BEGIN Excerpted text
1. Transmissible spongiform encephalopathies (TSEs) have been present in human and animal populations for centuries. Interest in them has intensified since BSE became significant in British cattle in the 1990s and especially since its human version became a hazard to the UK population.

2. The number of human fatalities from TSEs in the UK is relatively small, in the low

hundreds, and on this criterion TSEs currently appear to present a smaller risk to public health risk than vascular disorders such as heart disease or strokes, which are the UK’s biggest killers, or cancers.

3. However, the impact of TSEs has been high and they remain important for a

number of reasons. There may be human TSEs with longer latency periods than those that have appeared clinically to date. This could mean a further cost in terms of human life and suffering and to the healthcare system, where considerable resource has already been committed to importing blood products and improving safety measures such as the decontamination of surgical instruments. Identification of another TSE in another species (e.g. BSE in sheep) would affect consumer confidence in British produce, which would add a further burden to a slowly recovering farming and meat industry.
END Excerpted text
What you will do:
1) According to the TSE text, which conditions are the UK's biggest killers?
2) Carry on the TSE text, starting right after its final sentence.
The data that comes next isn't needed here.
BEGIN Record extracts
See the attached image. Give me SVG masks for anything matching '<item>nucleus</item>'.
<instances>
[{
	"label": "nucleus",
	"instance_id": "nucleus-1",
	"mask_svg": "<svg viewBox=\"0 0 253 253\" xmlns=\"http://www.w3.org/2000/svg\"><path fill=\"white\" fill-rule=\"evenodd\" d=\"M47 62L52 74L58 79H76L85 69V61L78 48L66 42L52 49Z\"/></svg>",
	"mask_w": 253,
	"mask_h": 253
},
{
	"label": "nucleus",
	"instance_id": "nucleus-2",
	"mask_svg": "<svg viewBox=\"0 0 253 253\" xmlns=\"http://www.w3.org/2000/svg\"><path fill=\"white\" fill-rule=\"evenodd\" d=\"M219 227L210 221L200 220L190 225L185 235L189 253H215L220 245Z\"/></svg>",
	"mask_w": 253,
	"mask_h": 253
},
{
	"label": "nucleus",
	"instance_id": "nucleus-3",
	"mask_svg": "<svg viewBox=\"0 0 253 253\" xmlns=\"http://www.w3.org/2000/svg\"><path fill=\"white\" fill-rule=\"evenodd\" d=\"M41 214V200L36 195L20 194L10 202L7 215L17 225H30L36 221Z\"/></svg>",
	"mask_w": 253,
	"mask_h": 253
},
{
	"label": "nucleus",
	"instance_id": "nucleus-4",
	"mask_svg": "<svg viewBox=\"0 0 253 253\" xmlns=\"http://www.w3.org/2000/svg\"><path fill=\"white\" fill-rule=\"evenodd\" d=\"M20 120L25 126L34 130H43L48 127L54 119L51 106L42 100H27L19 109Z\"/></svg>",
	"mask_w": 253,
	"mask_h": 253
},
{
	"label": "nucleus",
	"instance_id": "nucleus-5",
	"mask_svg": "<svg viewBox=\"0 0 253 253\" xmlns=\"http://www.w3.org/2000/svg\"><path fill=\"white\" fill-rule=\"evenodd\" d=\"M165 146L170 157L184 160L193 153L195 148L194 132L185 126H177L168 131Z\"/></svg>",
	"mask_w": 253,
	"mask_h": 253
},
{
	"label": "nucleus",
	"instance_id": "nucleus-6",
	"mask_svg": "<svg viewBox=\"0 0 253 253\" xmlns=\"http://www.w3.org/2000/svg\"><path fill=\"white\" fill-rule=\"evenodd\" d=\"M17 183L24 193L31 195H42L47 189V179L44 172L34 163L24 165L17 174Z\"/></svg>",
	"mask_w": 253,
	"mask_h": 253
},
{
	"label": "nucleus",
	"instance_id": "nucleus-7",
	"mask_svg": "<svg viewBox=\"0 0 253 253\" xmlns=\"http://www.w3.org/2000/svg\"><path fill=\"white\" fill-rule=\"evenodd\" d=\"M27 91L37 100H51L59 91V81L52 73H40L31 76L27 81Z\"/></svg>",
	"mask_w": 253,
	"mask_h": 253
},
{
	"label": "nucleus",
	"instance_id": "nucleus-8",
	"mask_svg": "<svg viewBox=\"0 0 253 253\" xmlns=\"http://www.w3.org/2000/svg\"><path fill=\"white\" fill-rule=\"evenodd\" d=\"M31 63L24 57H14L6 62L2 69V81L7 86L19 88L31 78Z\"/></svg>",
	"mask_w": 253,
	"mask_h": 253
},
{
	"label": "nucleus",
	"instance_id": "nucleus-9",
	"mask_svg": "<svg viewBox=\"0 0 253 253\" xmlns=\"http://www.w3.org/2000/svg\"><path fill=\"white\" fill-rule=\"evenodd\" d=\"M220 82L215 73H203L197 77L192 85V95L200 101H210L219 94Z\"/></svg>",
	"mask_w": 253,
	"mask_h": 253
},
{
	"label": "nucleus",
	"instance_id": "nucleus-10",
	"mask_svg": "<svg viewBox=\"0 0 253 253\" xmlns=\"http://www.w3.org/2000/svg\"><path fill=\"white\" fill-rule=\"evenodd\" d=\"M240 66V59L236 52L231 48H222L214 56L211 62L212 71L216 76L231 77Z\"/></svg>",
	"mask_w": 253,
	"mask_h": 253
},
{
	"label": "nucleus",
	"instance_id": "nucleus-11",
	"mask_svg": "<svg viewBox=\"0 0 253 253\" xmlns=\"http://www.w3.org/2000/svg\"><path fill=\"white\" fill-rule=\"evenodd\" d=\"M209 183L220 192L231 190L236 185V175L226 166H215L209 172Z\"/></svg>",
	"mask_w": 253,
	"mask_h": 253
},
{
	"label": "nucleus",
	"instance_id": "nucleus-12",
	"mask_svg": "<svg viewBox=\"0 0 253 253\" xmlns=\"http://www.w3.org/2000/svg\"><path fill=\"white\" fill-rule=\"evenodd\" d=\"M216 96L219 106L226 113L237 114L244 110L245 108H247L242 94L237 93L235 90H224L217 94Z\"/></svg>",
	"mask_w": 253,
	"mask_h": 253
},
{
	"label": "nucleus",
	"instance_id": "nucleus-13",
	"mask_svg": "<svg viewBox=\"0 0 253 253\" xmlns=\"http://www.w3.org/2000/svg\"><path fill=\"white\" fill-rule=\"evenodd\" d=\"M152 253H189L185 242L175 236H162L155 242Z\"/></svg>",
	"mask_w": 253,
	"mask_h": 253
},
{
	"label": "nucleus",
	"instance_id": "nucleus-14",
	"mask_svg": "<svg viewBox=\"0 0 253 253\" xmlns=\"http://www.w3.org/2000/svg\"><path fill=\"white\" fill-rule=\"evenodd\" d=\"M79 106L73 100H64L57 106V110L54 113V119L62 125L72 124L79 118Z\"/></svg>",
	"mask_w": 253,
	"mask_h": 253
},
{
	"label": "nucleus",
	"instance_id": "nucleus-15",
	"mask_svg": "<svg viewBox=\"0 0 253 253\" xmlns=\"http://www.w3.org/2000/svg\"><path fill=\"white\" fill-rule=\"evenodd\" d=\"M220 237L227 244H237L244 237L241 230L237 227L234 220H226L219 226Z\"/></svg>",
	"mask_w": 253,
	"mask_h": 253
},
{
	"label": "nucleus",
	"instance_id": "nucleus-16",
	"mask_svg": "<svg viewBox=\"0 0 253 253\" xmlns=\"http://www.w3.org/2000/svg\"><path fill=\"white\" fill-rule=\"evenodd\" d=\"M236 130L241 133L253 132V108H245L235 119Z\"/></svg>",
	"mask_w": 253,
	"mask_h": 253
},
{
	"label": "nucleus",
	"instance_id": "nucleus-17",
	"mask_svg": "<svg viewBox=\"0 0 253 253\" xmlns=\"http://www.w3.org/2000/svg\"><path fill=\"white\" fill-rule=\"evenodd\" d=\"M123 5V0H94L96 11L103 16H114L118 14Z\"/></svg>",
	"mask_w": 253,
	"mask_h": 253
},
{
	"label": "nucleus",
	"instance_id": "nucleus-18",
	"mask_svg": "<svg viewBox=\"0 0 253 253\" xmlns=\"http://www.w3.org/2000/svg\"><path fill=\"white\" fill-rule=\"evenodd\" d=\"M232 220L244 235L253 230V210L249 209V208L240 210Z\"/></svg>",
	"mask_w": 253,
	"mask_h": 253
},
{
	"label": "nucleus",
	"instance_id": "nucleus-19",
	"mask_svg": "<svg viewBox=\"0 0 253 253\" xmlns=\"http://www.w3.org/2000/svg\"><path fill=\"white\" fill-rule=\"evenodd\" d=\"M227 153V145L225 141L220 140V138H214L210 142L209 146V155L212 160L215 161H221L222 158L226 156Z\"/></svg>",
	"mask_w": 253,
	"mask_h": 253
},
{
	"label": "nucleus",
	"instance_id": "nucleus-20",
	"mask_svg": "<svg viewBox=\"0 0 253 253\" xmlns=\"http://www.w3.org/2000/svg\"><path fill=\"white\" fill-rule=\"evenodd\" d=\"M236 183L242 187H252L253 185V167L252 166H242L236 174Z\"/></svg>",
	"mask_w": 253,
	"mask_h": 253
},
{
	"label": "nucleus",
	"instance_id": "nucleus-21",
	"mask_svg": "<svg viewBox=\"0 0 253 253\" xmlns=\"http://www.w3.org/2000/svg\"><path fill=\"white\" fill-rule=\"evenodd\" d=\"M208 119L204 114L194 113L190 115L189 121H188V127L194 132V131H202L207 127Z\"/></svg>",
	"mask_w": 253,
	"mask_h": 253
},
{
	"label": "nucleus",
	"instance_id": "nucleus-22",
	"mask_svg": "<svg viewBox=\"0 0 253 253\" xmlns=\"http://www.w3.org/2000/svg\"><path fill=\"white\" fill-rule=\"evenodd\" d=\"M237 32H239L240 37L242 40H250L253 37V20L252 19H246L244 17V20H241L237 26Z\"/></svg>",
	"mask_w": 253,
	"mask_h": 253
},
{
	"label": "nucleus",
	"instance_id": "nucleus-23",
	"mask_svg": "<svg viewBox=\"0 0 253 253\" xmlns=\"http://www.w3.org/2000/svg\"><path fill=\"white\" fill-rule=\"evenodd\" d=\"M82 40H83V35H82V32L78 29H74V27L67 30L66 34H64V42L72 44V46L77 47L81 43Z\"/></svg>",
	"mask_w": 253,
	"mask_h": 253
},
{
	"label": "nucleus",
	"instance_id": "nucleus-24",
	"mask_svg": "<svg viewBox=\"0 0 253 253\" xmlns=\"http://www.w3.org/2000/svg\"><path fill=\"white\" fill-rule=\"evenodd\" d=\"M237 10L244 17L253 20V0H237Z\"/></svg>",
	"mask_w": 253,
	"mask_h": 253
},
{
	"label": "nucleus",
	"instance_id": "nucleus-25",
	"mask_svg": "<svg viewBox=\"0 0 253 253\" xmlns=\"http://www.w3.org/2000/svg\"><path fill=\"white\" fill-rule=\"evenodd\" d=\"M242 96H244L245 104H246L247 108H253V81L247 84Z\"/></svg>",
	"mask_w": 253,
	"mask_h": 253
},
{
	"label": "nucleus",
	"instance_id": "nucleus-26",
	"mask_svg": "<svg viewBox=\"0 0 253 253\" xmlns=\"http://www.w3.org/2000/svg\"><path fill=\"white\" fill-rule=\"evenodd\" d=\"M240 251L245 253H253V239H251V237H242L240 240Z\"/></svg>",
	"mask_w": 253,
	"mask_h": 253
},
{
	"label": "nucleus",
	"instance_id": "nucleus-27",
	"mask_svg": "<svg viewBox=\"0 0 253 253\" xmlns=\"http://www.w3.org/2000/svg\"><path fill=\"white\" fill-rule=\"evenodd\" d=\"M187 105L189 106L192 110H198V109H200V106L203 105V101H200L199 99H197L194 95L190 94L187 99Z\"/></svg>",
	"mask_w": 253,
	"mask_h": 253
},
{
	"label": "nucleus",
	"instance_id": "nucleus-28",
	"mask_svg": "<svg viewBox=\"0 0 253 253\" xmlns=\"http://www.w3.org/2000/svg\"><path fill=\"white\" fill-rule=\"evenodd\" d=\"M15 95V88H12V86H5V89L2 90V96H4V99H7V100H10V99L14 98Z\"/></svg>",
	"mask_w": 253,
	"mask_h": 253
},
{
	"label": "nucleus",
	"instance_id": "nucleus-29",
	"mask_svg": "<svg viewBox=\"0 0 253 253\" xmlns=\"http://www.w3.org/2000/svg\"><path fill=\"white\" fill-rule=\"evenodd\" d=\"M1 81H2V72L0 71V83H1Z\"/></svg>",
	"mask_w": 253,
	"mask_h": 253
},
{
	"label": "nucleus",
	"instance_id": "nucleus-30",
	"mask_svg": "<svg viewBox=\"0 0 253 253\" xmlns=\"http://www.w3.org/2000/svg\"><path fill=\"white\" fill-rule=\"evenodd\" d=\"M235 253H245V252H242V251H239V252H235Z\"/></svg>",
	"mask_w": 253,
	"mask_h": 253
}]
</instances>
END Record extracts
Task-by-task answers:
1) Vascular disorders such as heart disease or strokes.

2)
4. The five major UK funders of TSE research each have their own remits, strategies

and approaches. The Department of Health and the Department for Environment, Food and Rural Affairs are government departments with responsibility for human and animal health, the environment and the agricultural industry. The Food Standards Agency is a public body established to protect the public from food hazards. The Medical Research Council and the Biotechnology and Biological Sciences Research Council are non-departmental public bodies that fund research in human and animal biology and health.

5. These bodies have different but related interests in TSE research. Although the

research councils pay attention to the applicability of the research they fund, they have a strong interest in pursuing excellent science independently of its possible use. The three government departments have responsibilities for human and animal health, and for the environmental and economic ramifications of TSEs, and require sound scientific information on which to base their policies.

6. These organisations are currently (2004/05) spending approximately £35M per

year on TSE research. The programmes supported by the five funders are coordinated and discussed with other interested organisations, including devolved UK administrations, the voluntary sector, industry and organisations outside the UK, including the European Commission and research groups in the USA. Central to this cooperation is the TSE R & D Funders Co-ordination Group.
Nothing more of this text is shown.